By Frank Proctor, Former MHA Board Chair (pictured left above with Joan Crawford and President Kennedy), and Phil Ryan, Former MHA CEO
From time to time, MHA invites guest blogs on issues of current discussion and debate. The following timely piece was co-authored by two former MHA executives. Please excuse their somewhat archaic language; these are their exact words, and we wanted their voices to remain authentic.
The tragic story of the State custodial institutions has been too often told to warrant repetition in detail here. The neglect, abandonment, overcrowding, shortness of staff, inadequacy of equipment and facilities are all already old stories.
But, if all that were corrected today, if the hospitals were by some miracle renovated, refurnished, supplied with all the staff and supplies and equipment that they needed— and it would take nothing short of a miracle to accomplish this — if all that were to happen, this would still not provide an ultimately satisfactory solution for the problem, nor an ultimately satisfactory answer to the needs of the mentally ill.
There is one thing that physical change can never do for these hospitals, and that is to remove from them the quality of separateness and difference.
Their isolation and distance from the community constitutes more than physical alienation. It constitutes spiritual, philosophical, and ethical alienation. So long as we continue to treat the mentally ill in distant and separate institutions, away from the rest of society, so long will we continue to regard the mentally ill as separate and different, and so long will we continue to deny to them the same kind of care, the same kind of medical attention, the same kind of sympathy and interest that we accord to our physically ill.
And so long as we do that, the problem of mental illness with its gigantic human and financial cost will continue to grow and not diminish.
The fact is that the mentally ill are not different.

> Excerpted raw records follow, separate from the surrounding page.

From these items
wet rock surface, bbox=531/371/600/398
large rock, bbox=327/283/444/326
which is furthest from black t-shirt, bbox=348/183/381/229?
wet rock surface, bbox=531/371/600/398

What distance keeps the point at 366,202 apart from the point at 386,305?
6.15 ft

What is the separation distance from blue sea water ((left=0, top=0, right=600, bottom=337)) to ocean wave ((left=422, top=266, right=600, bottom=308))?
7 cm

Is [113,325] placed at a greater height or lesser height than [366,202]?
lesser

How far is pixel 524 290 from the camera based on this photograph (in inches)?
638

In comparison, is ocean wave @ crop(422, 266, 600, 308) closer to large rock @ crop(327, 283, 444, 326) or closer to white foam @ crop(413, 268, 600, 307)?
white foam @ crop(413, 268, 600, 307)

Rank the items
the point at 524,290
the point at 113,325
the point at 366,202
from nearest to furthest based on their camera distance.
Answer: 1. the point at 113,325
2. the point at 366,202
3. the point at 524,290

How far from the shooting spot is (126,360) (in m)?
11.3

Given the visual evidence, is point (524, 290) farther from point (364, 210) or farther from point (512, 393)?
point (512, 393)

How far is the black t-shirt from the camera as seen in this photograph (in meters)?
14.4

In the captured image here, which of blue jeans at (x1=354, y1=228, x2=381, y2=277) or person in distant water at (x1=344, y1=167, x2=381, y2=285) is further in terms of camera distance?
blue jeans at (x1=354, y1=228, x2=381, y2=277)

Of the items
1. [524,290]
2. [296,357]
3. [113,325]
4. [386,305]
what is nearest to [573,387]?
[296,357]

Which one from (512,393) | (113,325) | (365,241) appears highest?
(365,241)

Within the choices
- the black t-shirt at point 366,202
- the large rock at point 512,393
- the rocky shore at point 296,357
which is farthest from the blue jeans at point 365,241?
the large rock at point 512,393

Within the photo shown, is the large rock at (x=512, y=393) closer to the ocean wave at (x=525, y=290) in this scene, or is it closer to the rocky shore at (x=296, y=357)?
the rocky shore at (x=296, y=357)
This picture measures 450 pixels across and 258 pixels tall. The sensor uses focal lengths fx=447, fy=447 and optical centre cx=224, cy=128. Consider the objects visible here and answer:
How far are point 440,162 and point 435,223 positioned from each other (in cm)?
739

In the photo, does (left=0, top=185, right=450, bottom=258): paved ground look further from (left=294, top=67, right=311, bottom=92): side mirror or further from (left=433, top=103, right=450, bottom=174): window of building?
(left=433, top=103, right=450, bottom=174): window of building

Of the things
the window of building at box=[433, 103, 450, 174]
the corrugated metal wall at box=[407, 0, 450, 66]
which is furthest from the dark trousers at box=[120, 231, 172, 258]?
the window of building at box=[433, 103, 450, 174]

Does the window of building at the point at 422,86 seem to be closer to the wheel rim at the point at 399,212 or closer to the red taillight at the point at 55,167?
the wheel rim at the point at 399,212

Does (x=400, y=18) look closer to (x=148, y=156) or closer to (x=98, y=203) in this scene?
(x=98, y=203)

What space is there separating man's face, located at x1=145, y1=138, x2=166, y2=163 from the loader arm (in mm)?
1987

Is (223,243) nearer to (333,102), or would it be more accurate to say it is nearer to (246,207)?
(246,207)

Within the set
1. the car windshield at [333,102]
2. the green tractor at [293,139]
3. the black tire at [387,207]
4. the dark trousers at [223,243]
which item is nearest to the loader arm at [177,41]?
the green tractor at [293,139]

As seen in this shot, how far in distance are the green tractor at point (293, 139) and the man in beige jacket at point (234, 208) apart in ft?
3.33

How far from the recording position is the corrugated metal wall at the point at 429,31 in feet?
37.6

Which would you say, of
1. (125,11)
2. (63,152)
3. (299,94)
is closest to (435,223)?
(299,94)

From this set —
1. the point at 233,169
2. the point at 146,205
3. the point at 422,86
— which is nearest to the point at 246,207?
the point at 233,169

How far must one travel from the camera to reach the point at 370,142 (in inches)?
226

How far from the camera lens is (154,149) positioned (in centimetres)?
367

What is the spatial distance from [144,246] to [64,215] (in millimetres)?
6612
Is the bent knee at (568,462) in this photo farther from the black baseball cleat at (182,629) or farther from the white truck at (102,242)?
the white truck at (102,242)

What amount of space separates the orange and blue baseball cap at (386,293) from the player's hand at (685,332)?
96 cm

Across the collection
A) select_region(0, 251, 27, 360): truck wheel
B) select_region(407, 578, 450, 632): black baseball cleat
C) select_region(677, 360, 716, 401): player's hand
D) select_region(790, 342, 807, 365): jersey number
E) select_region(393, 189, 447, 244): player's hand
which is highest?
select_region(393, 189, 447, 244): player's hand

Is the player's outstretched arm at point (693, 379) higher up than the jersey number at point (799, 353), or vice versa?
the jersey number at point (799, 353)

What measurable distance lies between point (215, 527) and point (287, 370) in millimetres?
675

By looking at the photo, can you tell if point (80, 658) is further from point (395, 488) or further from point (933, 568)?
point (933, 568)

They are sick people. Their strange and often difficult behavior is the symptom of their illness. They are in need of medical care like other sick people. And they are in need of this care in the community where they live, among family and friends — near the church or temple where they worship and near the job where they have worked — near other health and welfare services — in facilities which are similar to or part of those in which the physically ill are treated; with the same medical and humane considerations; and with the same level of quality and adequacy.
This is not merely an ethical or moral necessity. This is a medical necessity.
It has been reported to us time after time that the necessary period of treatment is much lower and the recovery rate much higher among patients treated in the community and under such conditions as I have just described, than it is for patients who are treated in the State mental hospitals.
Mr. Proctor and Mr. Ryan gave this statement to Congress fifty-six years ago in March, 1963.